Iran denies to UN it attacked Israeli-owned cargo ship in Gulf

Tehran has rejected what it said are Israel’s unfounded allegations that Iranian forces attacked an Israeli-owned cargo ship in the Persian Gulf late last month.

The MV Helios Ray suffered damage on February 26 when several holes were blown into its hull above the waterline. Prime Minister Benjamin Netanyahu blamed Iran, saying it deliberately targeted the Bahamas-registered vessel; Iran swiftly denied the charge.

Iran’s UN ambassador in a letter circulated Tuesday accused Israel of “playing the victim to distract attention away from all its destabilizing acts and malign practices across the region.”

Ambassador Majid Takht Ravanchi said in the letter to the UN Security Council that the incident “has all the characteristics of a complicated false flag operation by actors in order to pursue their malign policies and to advance their illegitimate objectives.”

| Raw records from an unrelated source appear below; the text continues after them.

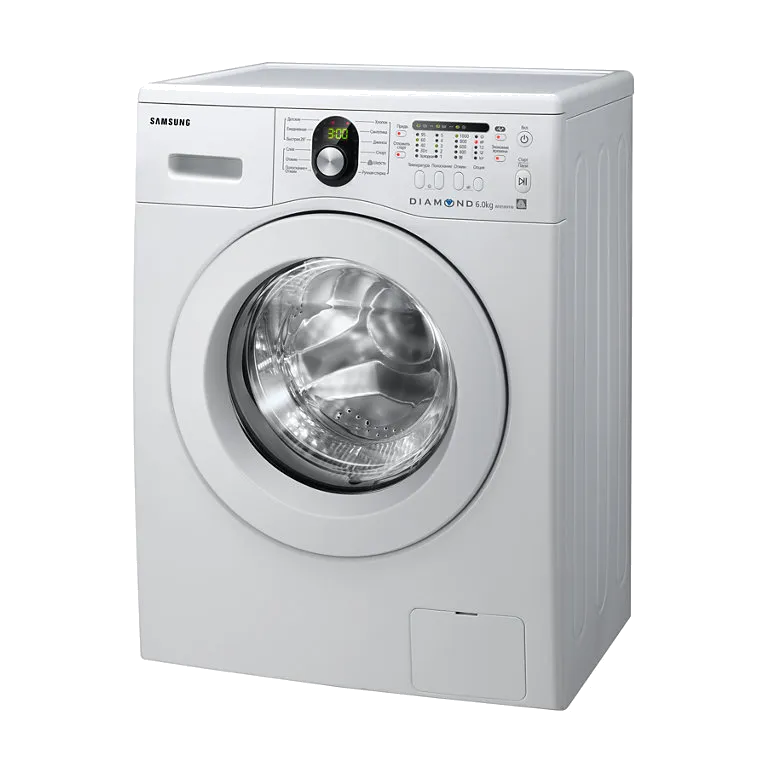 Замена циркуляционного насоса Samsung WF8590FFW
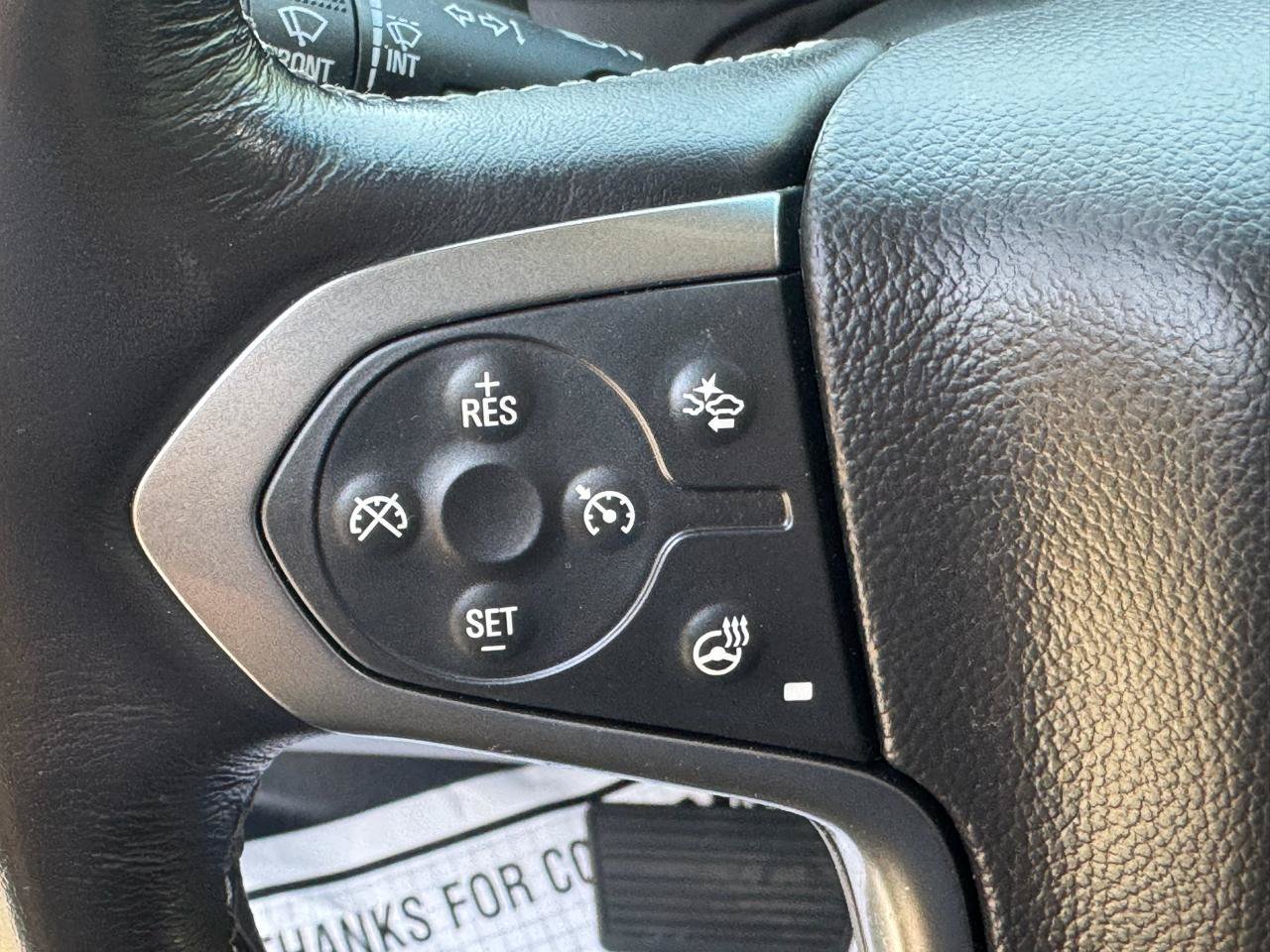 Used 2018 Chevrolet Tahoe LT AWD/4WD image 25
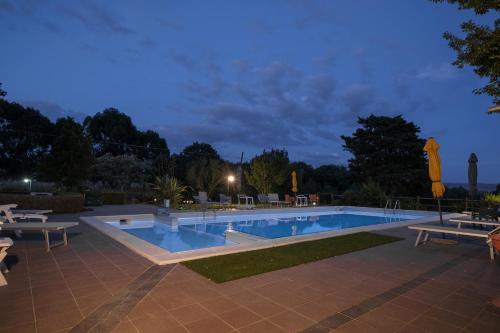 Agriturismo Niccoland - Roselle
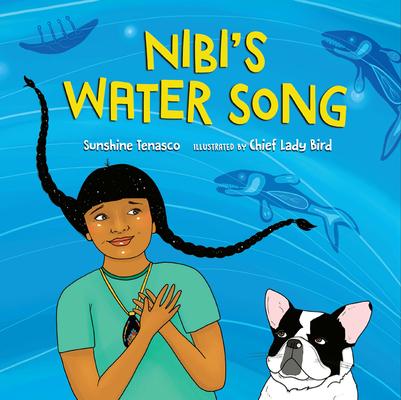 Nibi’’s Water Song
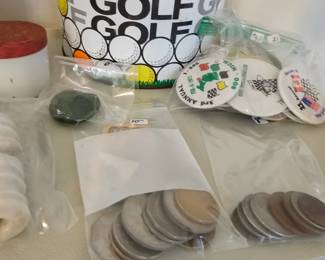 Coins from other countries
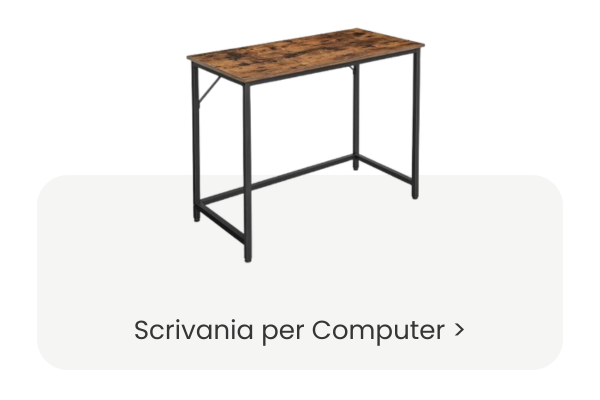 Scrivania per Computer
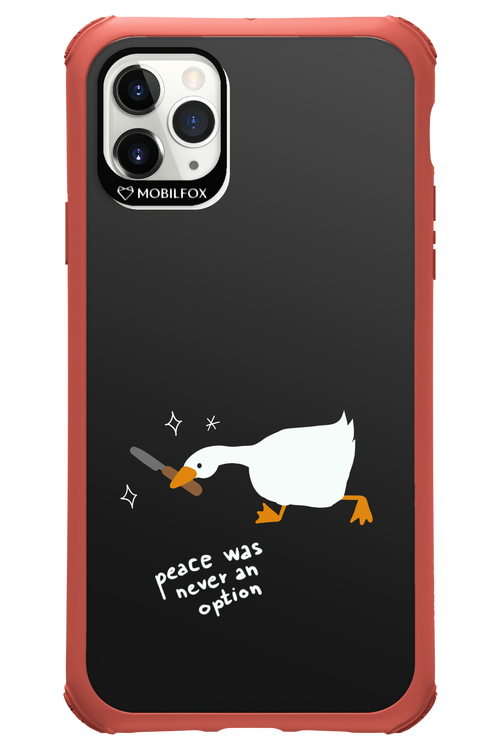 OPTION 2.0 - Apple iPhone 11 Pro Max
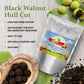 Best Botanicals Black Walnut Hull Cut 16 Oz.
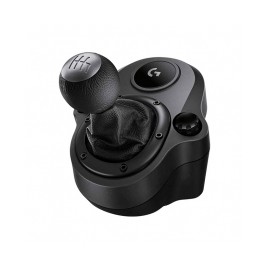Palanca Logitech Driving Force Shifter - G29 / G920 / G923 - 941-000119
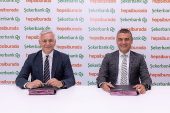 Hepsiburada ve Şekerbank'tan, kadın kooperatiflerine dijital reklam destek paketi kapsamında 20 milyon TL lik satış hacmi imkanı
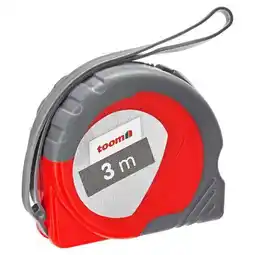 toom Baumarkt Toom Bandmaß Angebot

He was responding to a letter to the council from Israel’s UN Ambassador Gilad Erdan. It accused Iran’s Revolutionary Guard Corps of attaching an explosive device to the Israeli-owned cargo vessel in international waters near the Gulf of Oman on February 25. The vessel was in route from Saudi Arabia to Singapore.

The explosion caused “severe damage, forcing the ship to return to the port of Dubai to ensure the safety of the crew,” Gilad said in the letter, also circulated Tuesday.

Israel has accused Iran of developing nuclear weapons, a charge Tehran denies, and of supporting hostile terrorist groups across the region, such as Hamas in Gaza and the Lebanese Hezbollah. Israel has acknowledged carrying out hundreds of airstrikes on targets connected to Iran and its proxies in Syria.

Gilad’s letter cited previous Iranian attacks on civilian ships, including its seizure of a South Korean flagged tanker in Gulf waters in early January and on four commercial vessels in May 2019 in the territorial waters of the United Arab Emirates east of the port of Fujairah.

In the tense summer of 2019, the US military blamed Iran for explosions on two oil tankers near the Strait of Hormuz, one of the world’s most strategic shipping lanes. The US also attributed a series of other suspected attacks to Iran, including with the use of limpet mines — designed to be attached magnetically to a ship’s hull — to cripple the four oil tankers off the nearby Emirati port of Fujairah.

Erdan said the February 25 attack and previous attacks “prove yet again that Iran will use any means to destabilize the region” and he urged the Security Council to condemn Iran’s violations of the UN Charter “and hold the Iranian regime responsible for this attack and for destabilizing the regime.”

Iran’s Ravanchi countered that the “Israeli regime” must be held accountable for all of its “crimes, brutalities and threats… in particular its occupation of Palestine and parts of other countries, as well as its persistent military adventurism in such a volatile region as the Middle East.”

He said Israel must “also be reminded that it will bear all consequences as a result of any possible miscalculation.”

The al-Mayadeen news channel on Sunday published Iranian drone footage that showed the ship after the explosions.

In a short clip aired by the station, an airborne camera focuses on the holes in the side of the ship.

An Iranian official, who provided the footage, told al-Mayadeen “elements from inside the ship itself caused these holes” as a deception.

The official, who was not named in the report, said that Iran had “no reason to carry out an operation against an Israeli cargo ship, especially in the weeks before the elections,” referring to Israel’s approaching March 23 vote.

He accused Netanyahu of creating a security situation due to the “fragile electoral situation” and in order to continue implementing the policies of the previous US administration under Donald Trump.

The February 25 blast on the cargo ship came as Iran has increasingly breached its 2015 nuclear accord with world powers in an attempt to pressure US President Joe Biden to grant the sanctions relief it received under the deal that former president Donald Trump abandoned nearly three years ago. In the current standoff, Iran and the US both insist the other make the first move to return to the nuclear deal.

Iran also has blamed Israel for a recent series of attacks, including a mysterious explosion last summer that destroyed an advanced centrifuge assembly plant at its Natanz nuclear facility and the killing of Mohsen Fakhrizadeh, a top Iranian scientist who founded the Islamic Republic’s military nuclear program two decades ago.